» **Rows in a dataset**
________________________________________
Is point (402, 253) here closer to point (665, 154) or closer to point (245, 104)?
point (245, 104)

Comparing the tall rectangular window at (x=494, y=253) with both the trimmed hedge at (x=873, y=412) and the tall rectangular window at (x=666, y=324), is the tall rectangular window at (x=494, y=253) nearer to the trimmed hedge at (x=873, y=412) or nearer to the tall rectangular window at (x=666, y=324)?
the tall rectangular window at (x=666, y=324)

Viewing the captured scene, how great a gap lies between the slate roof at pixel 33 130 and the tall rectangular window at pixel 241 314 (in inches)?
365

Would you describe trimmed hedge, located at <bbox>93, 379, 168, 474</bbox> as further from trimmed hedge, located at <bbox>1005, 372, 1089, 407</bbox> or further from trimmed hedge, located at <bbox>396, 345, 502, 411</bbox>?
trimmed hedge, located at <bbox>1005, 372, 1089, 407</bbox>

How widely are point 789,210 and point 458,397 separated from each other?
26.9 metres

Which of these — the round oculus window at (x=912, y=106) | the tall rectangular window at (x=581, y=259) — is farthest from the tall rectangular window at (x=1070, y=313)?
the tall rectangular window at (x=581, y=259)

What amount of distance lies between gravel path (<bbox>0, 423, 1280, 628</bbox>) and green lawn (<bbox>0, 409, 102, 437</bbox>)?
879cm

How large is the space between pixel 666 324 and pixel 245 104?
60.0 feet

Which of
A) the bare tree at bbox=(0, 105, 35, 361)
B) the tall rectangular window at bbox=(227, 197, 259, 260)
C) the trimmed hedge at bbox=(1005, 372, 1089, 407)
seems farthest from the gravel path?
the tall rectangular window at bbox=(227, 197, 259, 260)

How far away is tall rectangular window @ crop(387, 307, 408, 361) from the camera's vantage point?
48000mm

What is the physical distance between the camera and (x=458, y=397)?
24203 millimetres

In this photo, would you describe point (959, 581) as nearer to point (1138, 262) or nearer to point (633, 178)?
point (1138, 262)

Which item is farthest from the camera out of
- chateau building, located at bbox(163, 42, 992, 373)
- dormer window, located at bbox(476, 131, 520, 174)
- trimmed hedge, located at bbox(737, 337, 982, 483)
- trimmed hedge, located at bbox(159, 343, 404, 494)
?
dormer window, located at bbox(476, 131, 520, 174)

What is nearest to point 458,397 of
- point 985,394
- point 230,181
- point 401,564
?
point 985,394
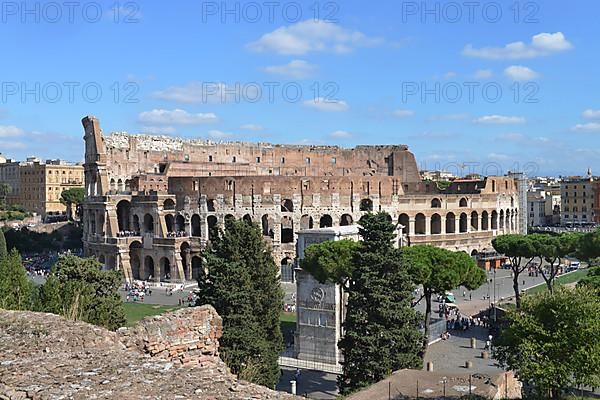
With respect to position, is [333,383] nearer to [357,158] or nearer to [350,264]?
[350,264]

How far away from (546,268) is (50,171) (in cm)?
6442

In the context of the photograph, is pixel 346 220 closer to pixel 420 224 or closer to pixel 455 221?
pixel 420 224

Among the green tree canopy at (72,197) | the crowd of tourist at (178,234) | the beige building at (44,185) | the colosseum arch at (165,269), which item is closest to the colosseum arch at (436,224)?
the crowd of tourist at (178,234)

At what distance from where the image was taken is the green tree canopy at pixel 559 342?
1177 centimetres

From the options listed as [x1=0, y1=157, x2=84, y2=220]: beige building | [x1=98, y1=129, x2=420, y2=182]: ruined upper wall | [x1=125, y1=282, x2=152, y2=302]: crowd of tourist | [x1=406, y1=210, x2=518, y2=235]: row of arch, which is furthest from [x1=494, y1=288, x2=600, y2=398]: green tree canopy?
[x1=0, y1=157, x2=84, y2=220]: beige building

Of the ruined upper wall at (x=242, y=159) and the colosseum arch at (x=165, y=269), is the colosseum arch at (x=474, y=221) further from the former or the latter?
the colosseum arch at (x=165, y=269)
________________________________________
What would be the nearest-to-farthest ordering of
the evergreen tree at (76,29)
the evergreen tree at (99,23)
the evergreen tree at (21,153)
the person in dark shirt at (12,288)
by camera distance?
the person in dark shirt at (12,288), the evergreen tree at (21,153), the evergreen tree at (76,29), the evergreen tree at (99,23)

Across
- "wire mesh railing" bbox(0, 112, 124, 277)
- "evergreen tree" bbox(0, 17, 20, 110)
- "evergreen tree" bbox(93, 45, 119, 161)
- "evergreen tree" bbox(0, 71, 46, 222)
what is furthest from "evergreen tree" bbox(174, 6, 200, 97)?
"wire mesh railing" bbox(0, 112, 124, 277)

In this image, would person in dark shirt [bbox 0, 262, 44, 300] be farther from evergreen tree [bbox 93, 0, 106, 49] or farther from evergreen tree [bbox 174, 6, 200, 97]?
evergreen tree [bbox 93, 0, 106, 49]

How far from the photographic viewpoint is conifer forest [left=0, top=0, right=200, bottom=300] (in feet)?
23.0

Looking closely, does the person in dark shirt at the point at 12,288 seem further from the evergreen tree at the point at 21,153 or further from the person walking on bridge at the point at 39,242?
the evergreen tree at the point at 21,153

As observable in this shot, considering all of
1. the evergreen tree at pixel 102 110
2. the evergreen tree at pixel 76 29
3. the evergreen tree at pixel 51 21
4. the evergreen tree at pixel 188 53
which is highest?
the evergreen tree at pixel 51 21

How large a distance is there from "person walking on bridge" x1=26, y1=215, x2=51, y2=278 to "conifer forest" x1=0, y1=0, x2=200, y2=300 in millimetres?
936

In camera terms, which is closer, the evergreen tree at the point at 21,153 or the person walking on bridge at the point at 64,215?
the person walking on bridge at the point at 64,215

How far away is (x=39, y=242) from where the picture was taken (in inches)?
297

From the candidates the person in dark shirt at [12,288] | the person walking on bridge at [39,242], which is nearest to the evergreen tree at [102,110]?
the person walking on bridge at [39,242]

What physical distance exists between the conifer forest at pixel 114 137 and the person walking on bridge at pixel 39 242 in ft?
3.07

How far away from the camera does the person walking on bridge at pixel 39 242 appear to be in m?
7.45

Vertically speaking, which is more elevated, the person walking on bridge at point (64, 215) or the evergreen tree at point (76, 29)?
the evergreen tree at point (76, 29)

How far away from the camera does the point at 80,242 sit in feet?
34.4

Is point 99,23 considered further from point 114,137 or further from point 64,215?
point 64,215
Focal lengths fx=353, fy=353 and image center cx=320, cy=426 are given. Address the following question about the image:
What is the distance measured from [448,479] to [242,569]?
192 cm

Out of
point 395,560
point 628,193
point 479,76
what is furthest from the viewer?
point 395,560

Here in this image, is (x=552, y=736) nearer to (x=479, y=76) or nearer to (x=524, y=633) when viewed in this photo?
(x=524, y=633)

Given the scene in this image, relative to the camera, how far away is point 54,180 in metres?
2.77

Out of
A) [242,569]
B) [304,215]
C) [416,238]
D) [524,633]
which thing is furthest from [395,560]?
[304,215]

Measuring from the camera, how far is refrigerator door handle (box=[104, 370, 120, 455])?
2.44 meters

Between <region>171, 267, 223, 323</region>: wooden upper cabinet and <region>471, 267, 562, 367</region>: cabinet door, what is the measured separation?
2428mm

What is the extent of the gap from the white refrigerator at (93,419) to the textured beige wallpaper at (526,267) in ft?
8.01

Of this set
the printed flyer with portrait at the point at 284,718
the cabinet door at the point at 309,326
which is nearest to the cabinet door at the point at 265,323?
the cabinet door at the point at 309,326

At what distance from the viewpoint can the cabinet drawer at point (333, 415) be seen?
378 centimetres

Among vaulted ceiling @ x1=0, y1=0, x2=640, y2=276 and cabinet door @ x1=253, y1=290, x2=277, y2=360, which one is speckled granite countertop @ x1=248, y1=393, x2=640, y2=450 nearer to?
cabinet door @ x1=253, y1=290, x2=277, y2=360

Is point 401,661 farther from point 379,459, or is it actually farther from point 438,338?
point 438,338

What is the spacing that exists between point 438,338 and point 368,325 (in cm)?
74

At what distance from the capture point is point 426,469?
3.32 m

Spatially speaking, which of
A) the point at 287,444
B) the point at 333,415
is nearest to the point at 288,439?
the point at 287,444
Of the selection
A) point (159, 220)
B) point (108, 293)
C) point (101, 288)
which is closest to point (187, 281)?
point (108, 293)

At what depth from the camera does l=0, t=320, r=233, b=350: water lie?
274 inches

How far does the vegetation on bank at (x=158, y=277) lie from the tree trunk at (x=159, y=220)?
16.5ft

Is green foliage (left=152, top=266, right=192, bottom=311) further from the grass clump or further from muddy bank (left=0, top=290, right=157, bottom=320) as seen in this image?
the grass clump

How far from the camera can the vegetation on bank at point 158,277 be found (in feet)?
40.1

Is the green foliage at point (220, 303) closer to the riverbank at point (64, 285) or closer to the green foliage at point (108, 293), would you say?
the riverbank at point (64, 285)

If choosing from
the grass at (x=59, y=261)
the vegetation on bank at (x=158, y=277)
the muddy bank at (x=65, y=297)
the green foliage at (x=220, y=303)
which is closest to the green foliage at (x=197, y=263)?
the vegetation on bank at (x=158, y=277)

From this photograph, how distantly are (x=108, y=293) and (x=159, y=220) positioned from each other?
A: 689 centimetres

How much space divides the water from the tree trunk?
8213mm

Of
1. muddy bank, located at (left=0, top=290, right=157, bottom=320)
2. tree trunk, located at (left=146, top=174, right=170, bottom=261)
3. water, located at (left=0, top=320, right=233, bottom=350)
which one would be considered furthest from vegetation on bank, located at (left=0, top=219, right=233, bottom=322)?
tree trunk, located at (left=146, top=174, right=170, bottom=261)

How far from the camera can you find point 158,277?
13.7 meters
________________________________________
» **TASK INSTRUCTIONS**
Copy the rows above verbatim, from the line containing "If choosing from" through the line containing "13.7 meters", both lines included.

» **SOLUTION**
If choosing from
the grass at (x=59, y=261)
the vegetation on bank at (x=158, y=277)
the muddy bank at (x=65, y=297)
the green foliage at (x=220, y=303)
which is closest to the green foliage at (x=197, y=263)?
the vegetation on bank at (x=158, y=277)

From this photograph, how distantly are (x=108, y=293) and (x=159, y=220) positioned from each other?
A: 689 centimetres

How much space divides the water from the tree trunk?
8213mm

Of
1. muddy bank, located at (left=0, top=290, right=157, bottom=320)
2. tree trunk, located at (left=146, top=174, right=170, bottom=261)
3. water, located at (left=0, top=320, right=233, bottom=350)
which one would be considered furthest from vegetation on bank, located at (left=0, top=219, right=233, bottom=322)?
tree trunk, located at (left=146, top=174, right=170, bottom=261)

How far from the camera can you find point 158,277?
13.7 meters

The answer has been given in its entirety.